First up from the God machine this week is the response in some faith communities to John McCain’s “The One” ad, launched last week.
To briefly recap, the McCain campaign released a web video eight days ago, characterizing Barack Obama as having some kind messianic complex, comparing him to Moses, and with a mocking narrator saying, “He can do no wrong.”
This week, a number of progressive Christians starting reporting on the possible subtext underlying the ad: the McCain campaign may be playing on evangelical fears of, believe it or not, the Antichrist. The argument made the rounds a few days ago, and was elevated to a national issue by Time’s Amy Sullivan yesterday, who noted that the ad’s suggestion of Obama as the Antichrist might actually make the Willie Horton ads “seem benign” by comparison.
“The language in there is so similar to the language in the Left Behind books,” says Tony Campolo, a leading progressive Evangelical speaker and author.
As the ad begins, the words “It should be known that in 2008 the world shall be blessed. They will call him The One” flash across the screen. The Antichrist of the Left Behind books is a charismatic young political leader named Nicolae Carpathia who founds the One World religion (slogan: “We Are God”) and promises to heal the world after a time of deep division. One of several Obama clips in the ad features the Senator saying, “A nation healed, a world repaired. We are the ones that we’ve been waiting for.”

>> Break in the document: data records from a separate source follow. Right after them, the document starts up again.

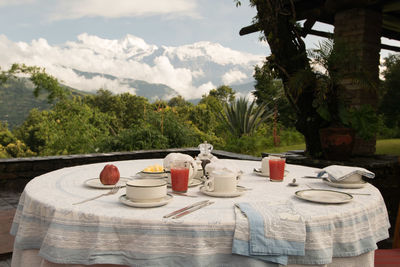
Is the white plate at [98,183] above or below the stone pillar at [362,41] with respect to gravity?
below

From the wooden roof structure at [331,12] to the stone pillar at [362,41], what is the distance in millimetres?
147

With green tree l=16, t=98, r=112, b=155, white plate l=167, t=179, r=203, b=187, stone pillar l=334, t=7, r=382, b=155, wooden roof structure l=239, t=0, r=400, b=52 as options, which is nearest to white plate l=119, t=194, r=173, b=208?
white plate l=167, t=179, r=203, b=187

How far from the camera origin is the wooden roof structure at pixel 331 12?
5137 mm

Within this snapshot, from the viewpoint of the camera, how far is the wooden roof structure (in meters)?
5.14

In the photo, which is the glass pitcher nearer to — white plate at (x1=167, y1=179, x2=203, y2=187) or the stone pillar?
white plate at (x1=167, y1=179, x2=203, y2=187)

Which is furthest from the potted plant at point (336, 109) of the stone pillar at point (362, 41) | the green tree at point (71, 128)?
the green tree at point (71, 128)

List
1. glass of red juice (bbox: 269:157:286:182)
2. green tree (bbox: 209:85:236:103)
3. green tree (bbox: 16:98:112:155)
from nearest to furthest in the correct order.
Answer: glass of red juice (bbox: 269:157:286:182) → green tree (bbox: 16:98:112:155) → green tree (bbox: 209:85:236:103)

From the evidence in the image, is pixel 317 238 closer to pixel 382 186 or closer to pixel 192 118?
pixel 382 186

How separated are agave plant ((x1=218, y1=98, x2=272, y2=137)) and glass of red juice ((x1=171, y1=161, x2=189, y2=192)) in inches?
239

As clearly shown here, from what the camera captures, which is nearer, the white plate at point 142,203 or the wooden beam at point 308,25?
the white plate at point 142,203

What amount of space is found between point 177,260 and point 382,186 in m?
3.35

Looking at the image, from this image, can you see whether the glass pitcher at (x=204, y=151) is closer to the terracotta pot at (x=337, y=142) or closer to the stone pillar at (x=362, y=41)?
the terracotta pot at (x=337, y=142)

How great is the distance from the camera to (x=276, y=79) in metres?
5.08

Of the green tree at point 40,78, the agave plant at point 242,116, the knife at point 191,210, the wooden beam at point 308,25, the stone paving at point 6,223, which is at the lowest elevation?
the stone paving at point 6,223
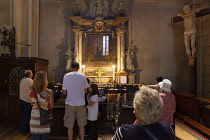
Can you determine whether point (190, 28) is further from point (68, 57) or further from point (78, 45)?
point (68, 57)

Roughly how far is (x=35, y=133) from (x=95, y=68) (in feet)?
19.2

The visual images in the ad, which Davis says has been viewed even more than McCain’s “Celeb” ad linking Obama to the likes of Paris Hilton and Britney Spears, also seem to evoke the cover art of several Left Behind books. But they’re not the cartoonish images of clouds parting and shining light upon Obama that might be expected in an ad spoofing him as a messiah. Instead, the screen displays a sinister orange light surrounded by darkness and later the faint image of a staircase leading up to heaven.

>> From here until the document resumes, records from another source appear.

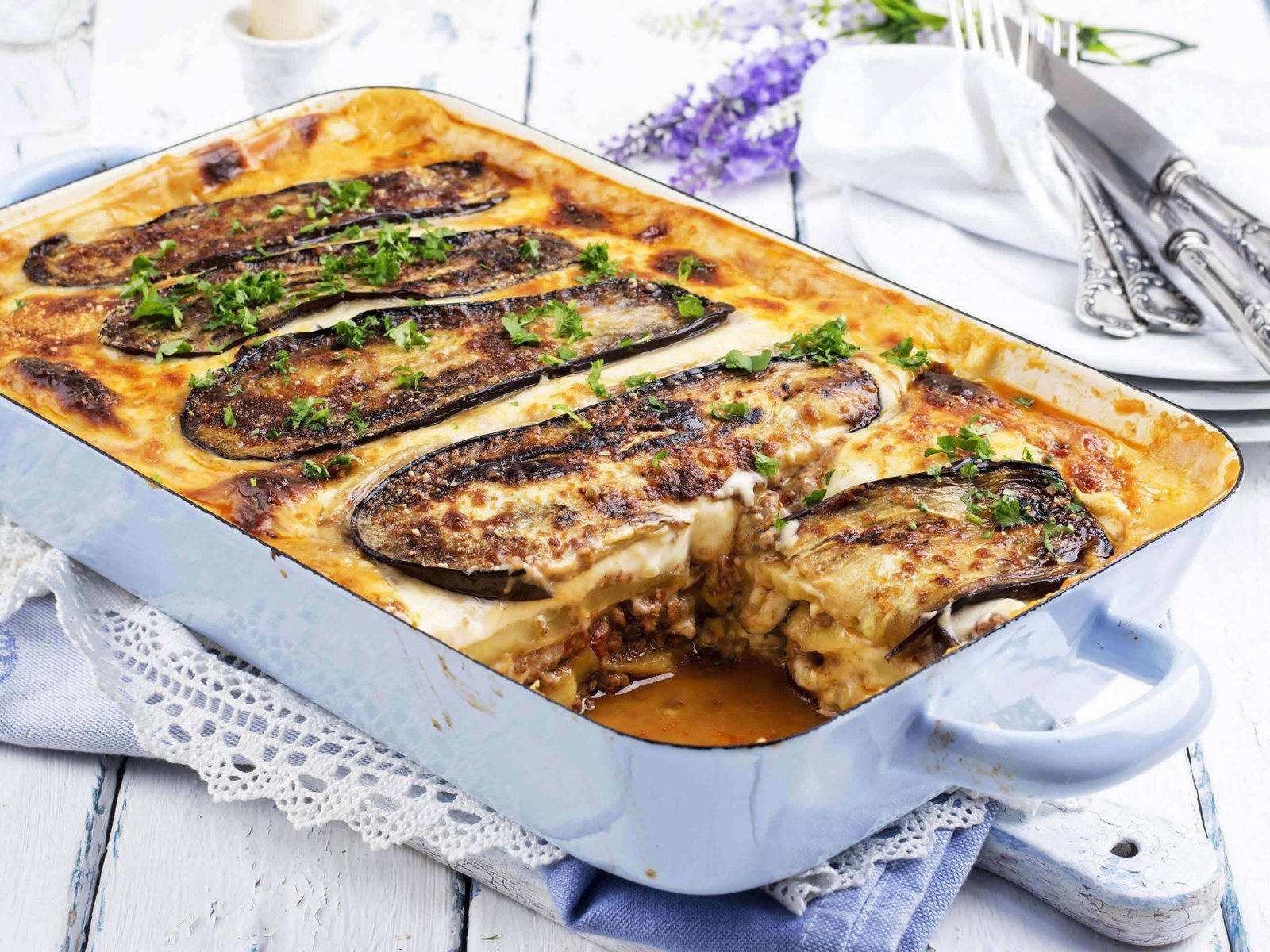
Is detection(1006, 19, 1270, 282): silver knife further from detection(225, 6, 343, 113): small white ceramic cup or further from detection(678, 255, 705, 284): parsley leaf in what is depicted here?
detection(225, 6, 343, 113): small white ceramic cup

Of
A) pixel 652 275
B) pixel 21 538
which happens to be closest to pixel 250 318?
pixel 21 538

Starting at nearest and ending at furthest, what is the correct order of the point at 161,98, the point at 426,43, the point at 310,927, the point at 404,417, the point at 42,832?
the point at 310,927, the point at 42,832, the point at 404,417, the point at 161,98, the point at 426,43

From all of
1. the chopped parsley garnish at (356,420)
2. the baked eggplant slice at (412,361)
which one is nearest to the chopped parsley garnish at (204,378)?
the baked eggplant slice at (412,361)

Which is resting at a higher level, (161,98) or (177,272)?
(177,272)

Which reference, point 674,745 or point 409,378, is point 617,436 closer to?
point 409,378

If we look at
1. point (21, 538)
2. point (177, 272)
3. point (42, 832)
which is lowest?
point (42, 832)

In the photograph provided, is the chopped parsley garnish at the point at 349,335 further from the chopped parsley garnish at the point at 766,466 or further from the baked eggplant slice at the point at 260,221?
the chopped parsley garnish at the point at 766,466

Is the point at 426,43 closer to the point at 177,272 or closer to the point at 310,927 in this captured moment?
the point at 177,272
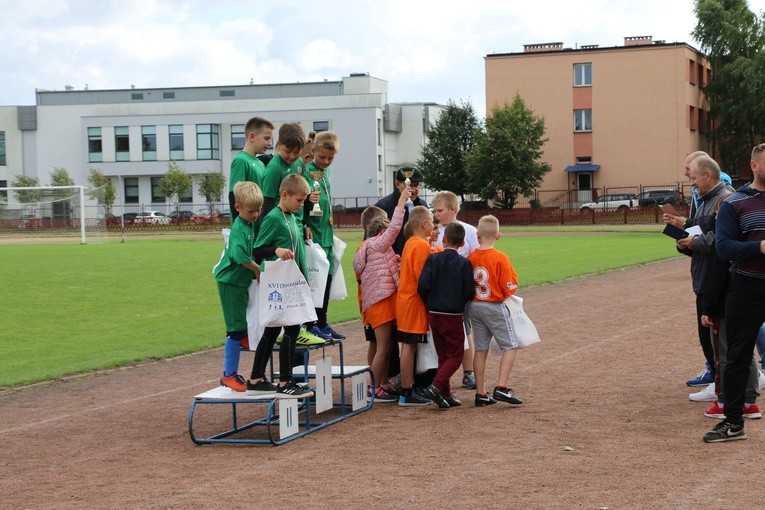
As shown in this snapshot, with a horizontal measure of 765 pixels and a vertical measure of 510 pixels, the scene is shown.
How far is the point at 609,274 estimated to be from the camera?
24.3 metres

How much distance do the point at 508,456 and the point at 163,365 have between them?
6.35 metres

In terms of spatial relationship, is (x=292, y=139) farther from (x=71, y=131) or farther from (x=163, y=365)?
(x=71, y=131)

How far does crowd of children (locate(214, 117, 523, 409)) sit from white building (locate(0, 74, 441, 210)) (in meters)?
68.6

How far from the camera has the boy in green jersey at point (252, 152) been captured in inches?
361

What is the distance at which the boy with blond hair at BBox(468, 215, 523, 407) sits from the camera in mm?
9055

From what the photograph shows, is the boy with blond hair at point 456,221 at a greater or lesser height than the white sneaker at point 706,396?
greater

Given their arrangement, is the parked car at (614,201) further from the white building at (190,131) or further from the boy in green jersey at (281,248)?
the boy in green jersey at (281,248)

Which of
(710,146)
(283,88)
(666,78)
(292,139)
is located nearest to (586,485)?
(292,139)

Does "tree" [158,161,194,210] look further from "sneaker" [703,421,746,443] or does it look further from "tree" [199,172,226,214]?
"sneaker" [703,421,746,443]

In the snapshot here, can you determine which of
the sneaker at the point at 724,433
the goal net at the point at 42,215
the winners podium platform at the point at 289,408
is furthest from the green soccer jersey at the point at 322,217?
the goal net at the point at 42,215

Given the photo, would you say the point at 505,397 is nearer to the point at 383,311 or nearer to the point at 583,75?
the point at 383,311

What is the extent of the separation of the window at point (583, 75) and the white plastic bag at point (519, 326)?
61.7m

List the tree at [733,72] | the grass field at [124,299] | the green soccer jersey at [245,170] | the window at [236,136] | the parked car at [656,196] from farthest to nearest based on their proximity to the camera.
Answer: the window at [236,136], the tree at [733,72], the parked car at [656,196], the grass field at [124,299], the green soccer jersey at [245,170]

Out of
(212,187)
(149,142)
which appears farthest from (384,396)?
(149,142)
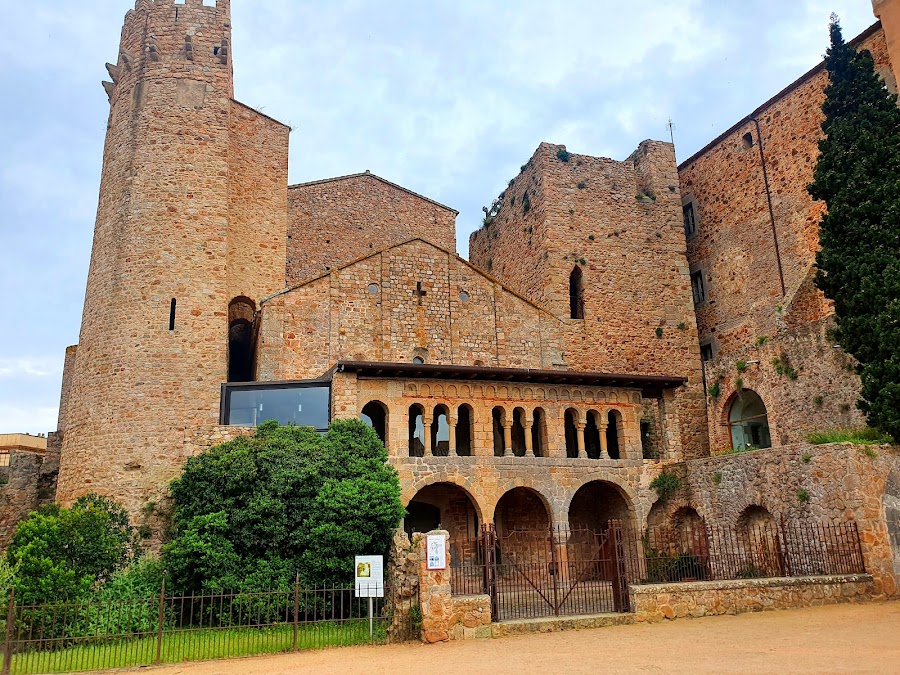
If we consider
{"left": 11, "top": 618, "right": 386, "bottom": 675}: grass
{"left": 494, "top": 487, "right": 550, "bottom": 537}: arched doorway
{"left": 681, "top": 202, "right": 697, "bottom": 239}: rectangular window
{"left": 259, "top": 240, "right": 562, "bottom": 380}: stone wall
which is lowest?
{"left": 11, "top": 618, "right": 386, "bottom": 675}: grass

Democratic consultant Eric Sapp insists, “the frequency of these images and references don’t make any sense unless you’re trying to send the message that Obama could be the Antichrist.” Mara Vanderslice, another Democratic consultant, who handled religious outreach for the 2004 Kerry campaign, added, “If they wanted to be funny, if they really wanted to play up the idea that Obama thinks he’s the Second Coming, there were better ways to do it. Why use these awkward lines like, ‘And the world will receive his blessings’?”
Personally, I’m not sure how coincidental any of this might be, but I would note that this is what dog-whistle politics is all about.

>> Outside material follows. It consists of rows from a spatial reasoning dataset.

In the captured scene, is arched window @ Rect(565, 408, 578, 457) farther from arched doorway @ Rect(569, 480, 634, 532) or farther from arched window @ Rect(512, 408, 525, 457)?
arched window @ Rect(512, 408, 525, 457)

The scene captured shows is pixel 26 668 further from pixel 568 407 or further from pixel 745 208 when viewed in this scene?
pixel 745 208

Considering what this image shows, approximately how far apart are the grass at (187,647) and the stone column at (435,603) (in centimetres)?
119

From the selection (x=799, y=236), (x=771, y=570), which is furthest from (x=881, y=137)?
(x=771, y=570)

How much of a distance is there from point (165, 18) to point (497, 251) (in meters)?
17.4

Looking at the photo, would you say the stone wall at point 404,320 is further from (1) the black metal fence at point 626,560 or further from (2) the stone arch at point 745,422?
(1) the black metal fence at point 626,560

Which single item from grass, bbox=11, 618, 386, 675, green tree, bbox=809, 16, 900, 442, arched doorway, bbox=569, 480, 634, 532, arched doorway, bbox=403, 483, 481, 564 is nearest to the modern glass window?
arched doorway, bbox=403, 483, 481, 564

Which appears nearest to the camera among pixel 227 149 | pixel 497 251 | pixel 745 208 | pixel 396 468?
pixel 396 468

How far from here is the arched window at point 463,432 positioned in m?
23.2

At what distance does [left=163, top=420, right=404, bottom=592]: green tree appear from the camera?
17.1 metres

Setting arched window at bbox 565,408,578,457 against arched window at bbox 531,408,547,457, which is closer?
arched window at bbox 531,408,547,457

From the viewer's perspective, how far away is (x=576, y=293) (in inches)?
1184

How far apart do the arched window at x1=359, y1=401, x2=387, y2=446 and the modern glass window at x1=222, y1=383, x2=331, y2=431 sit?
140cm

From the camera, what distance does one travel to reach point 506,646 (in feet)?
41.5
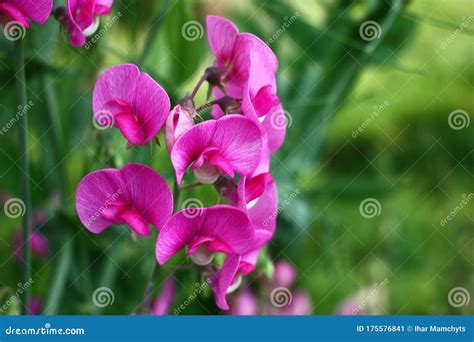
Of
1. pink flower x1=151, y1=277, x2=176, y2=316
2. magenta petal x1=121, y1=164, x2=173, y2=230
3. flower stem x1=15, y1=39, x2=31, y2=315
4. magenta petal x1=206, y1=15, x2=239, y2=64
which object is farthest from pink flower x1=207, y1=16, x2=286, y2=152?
pink flower x1=151, y1=277, x2=176, y2=316

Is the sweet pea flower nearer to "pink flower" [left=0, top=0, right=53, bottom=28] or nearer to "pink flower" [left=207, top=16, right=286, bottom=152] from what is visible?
"pink flower" [left=207, top=16, right=286, bottom=152]

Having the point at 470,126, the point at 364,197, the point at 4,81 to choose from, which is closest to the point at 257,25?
the point at 364,197

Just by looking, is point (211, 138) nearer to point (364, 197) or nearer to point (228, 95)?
point (228, 95)

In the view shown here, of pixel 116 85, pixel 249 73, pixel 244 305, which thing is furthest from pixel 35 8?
pixel 244 305

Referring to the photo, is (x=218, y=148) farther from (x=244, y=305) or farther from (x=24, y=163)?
(x=244, y=305)

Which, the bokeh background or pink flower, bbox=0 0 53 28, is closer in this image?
pink flower, bbox=0 0 53 28

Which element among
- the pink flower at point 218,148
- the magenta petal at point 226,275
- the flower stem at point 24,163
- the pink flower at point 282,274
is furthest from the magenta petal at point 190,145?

Also from the God Machine this week:
* The union that represents workers at a Tyson Foods poultry plant in Tennessee “negotiated a contract that substitutes a Muslim holiday for Labor Day as one of the eight paid holidays at the plant,” a move the union said was necessary to help accommodate the spiritual needs of an increasingly large Muslim workforce. Responding to the news, right-wing bloggers freaked out, began to organize a boycott, and Tyson Foods announced yesterday that it has backed down.
* Two Kentucky counties that want to promote state-sponsored Ten Commandments displays are trying to convince a federal judge that the religious code of the Old Testament is not, in fact, religious. Ironically, one might think anti-religion activists would want to strip sacred texts of their spiritual significance. In recent years, it’s conservative Christians who have been doing it. (thanks to reader U.S. for the tip)
* And finally, this has become quite an embarrassment for one of the nation’s high-profile megachurch leaders: “Victoria Osteen, co-pastor of one of the nation’s largest megachurches, denied in testimony Friday that she had assaulted a Continental Airlines flight attendant who is suing her for 10 percent of her net worth. The plaintiff, Sharon Brown, whose account is backed by other flight attendants, maintains that Ms. Osteen shoved her against a restroom door, in the process elbowing her in the breast, during boarding of a December 2005 flight to Vail, Colo., from Houston. The altercation developed, Ms. Brown says, because Ms. Osteen felt that a spot of liquid had not been cleaned from her first-class seat’s armrest fast enough.”